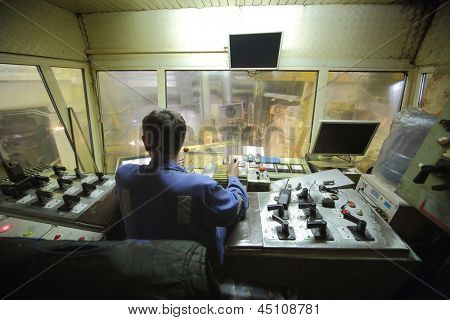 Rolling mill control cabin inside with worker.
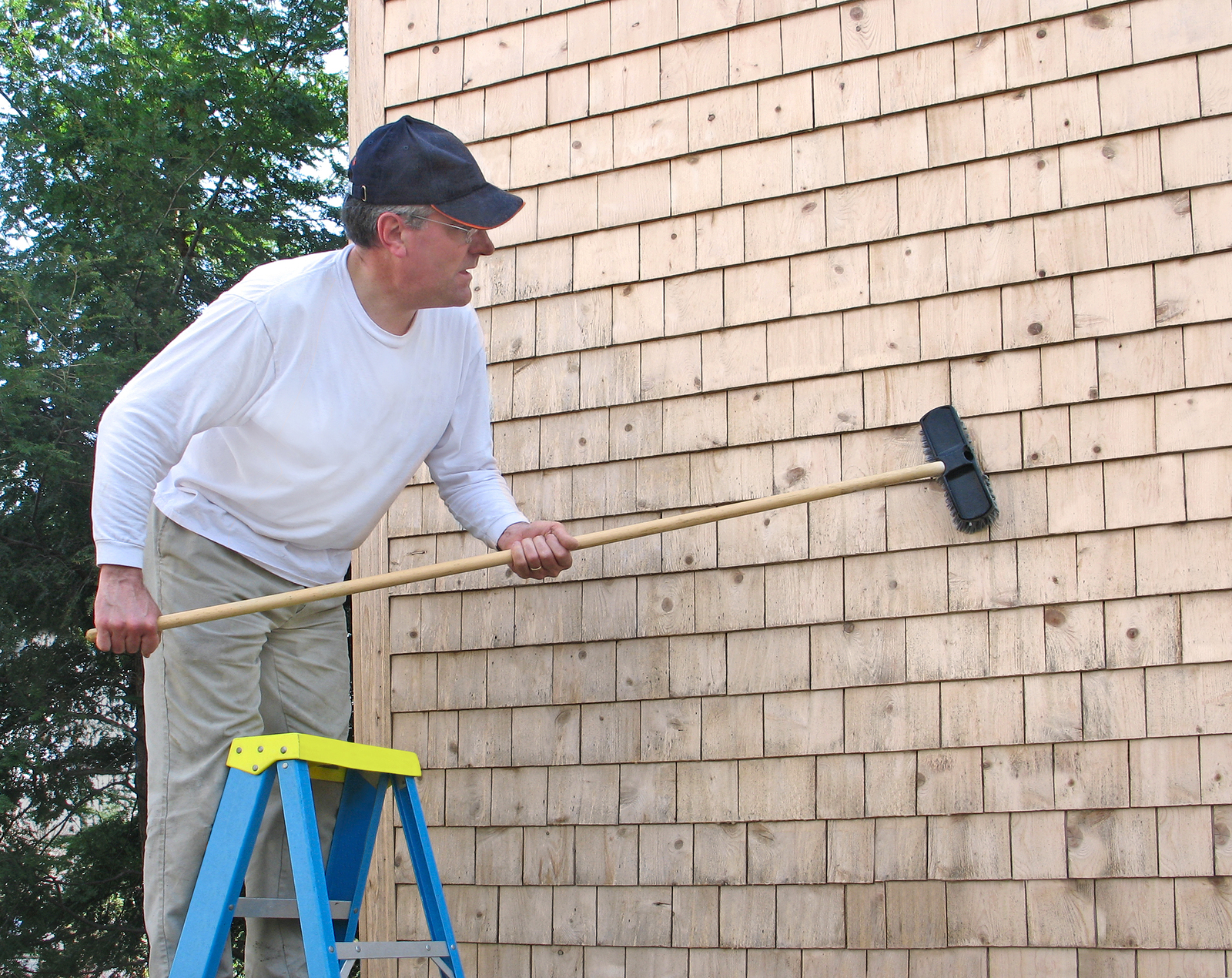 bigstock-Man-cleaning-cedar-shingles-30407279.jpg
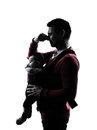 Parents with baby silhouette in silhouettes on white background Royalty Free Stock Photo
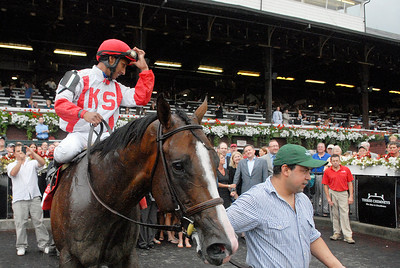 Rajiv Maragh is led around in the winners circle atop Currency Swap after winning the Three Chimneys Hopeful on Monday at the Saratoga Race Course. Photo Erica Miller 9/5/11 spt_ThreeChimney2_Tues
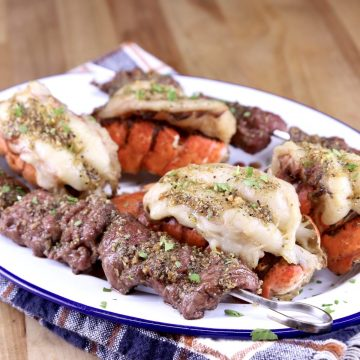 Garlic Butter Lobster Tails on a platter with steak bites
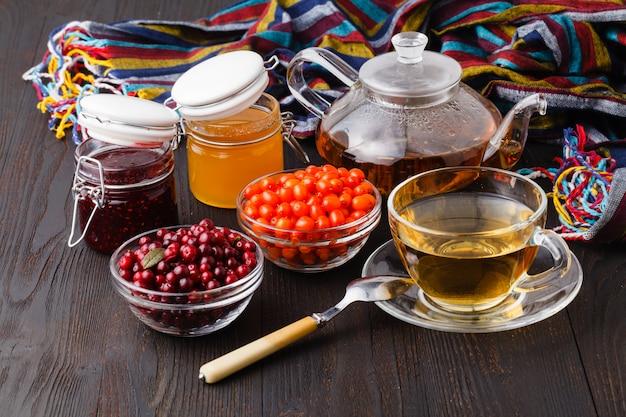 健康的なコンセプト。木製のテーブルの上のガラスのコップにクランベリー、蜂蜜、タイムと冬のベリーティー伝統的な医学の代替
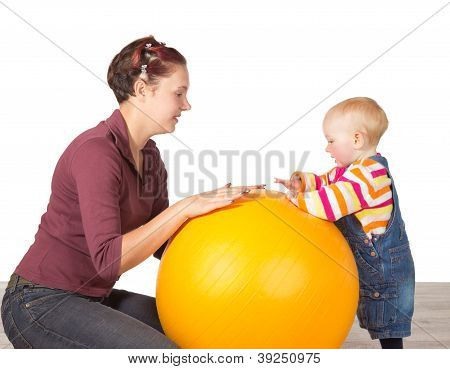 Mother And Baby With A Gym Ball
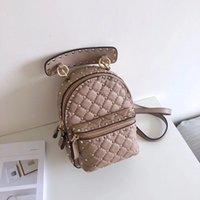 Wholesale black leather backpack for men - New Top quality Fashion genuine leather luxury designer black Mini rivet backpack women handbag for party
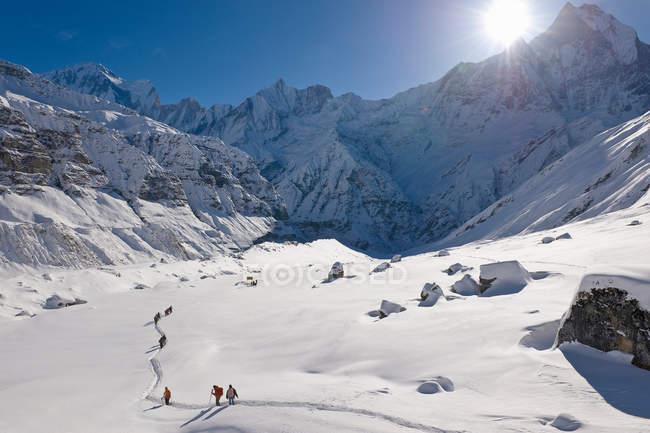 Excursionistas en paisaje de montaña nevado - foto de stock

### What is required
From the line that contains "Wholesale black leather" down to the last line of the material above, every line must be repeated exactly, with pictures removed and both end lines included.

### Completed exercise
 Wholesale black leather backpack for men - New Top quality Fashion genuine leather luxury designer black Mini rivet backpack women handbag for party
 Excursionistas en paisaje de montaña nevado - foto de stock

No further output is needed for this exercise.